■ COLLECTED MATERIAL

□ □ □ □ □ □ □

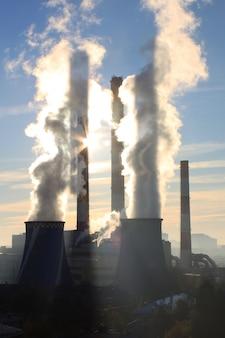 Vista de uma usina termelétrica. a luz do sol rompe o vapor.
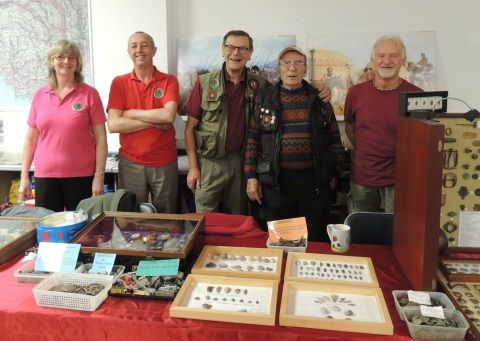 Members of the Heritage Metal Detecting Club, Swansea, are standing behind a display of some of their finds.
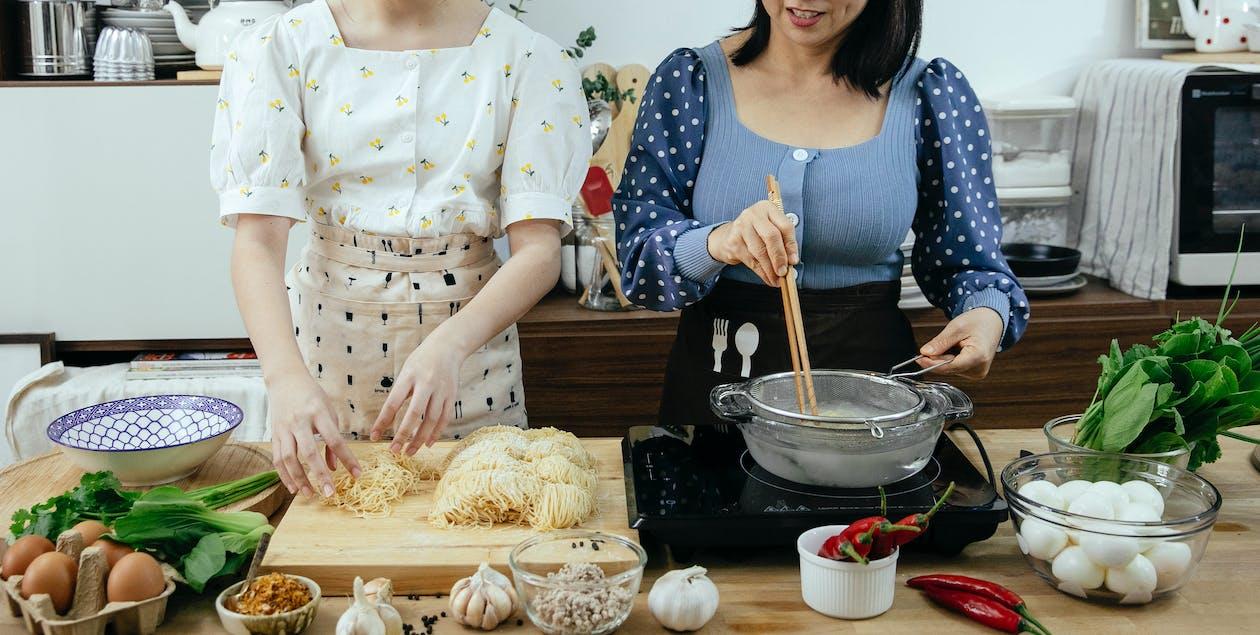 Crop women cooking noodles in kitchen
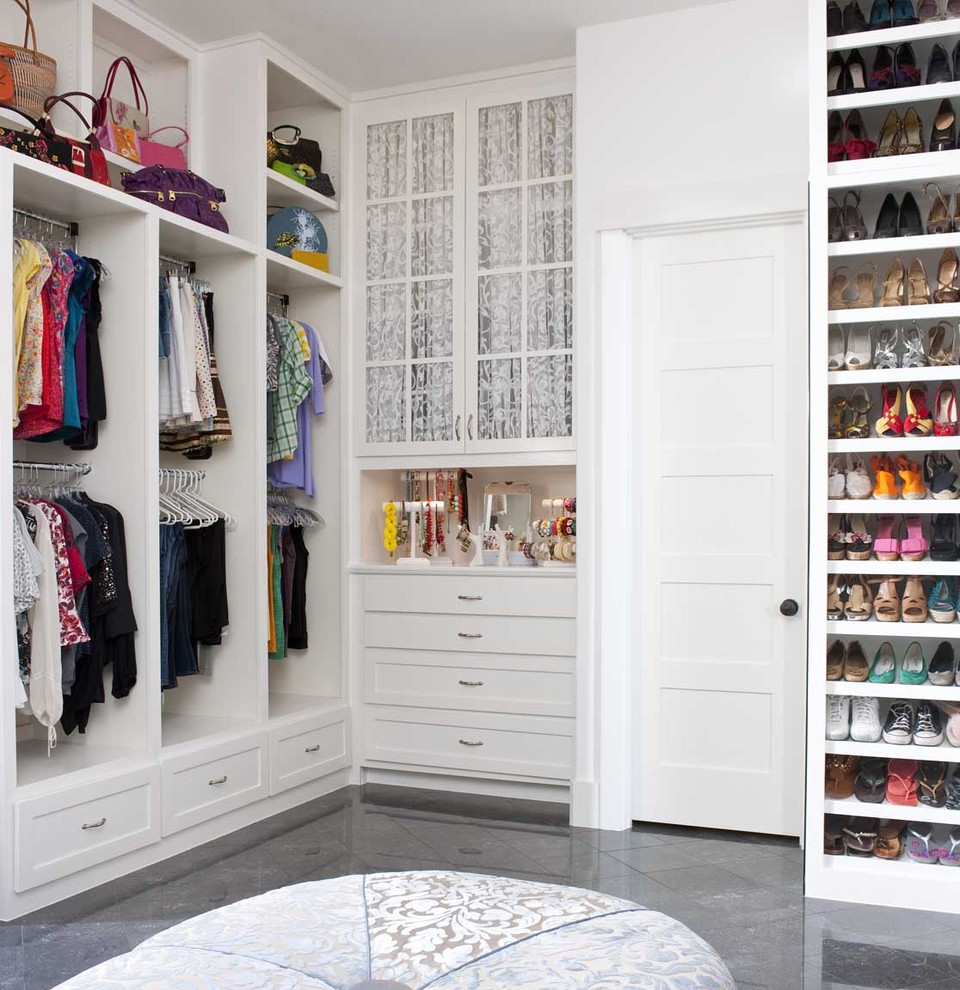 Example of a transitional women's walk-in closet design in San Diego with white cabinets and shaker cabinets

□ □ □ □ □ □ □

■ WORK TO COMPLETE
Pictures must not appear in the copy, which must otherwise match the listing exactly.

■ RESULT OF THE EXERCISE
 Vista de uma usina termelétrica. a luz do sol rompe o vapor.
 Members of the Heritage Metal Detecting Club, Swansea, are standing behind a display of some of their finds.
 Crop women cooking noodles in kitchen
 Example of a transitional women's walk-in closet design in San Diego with white cabinets and shaker cabinets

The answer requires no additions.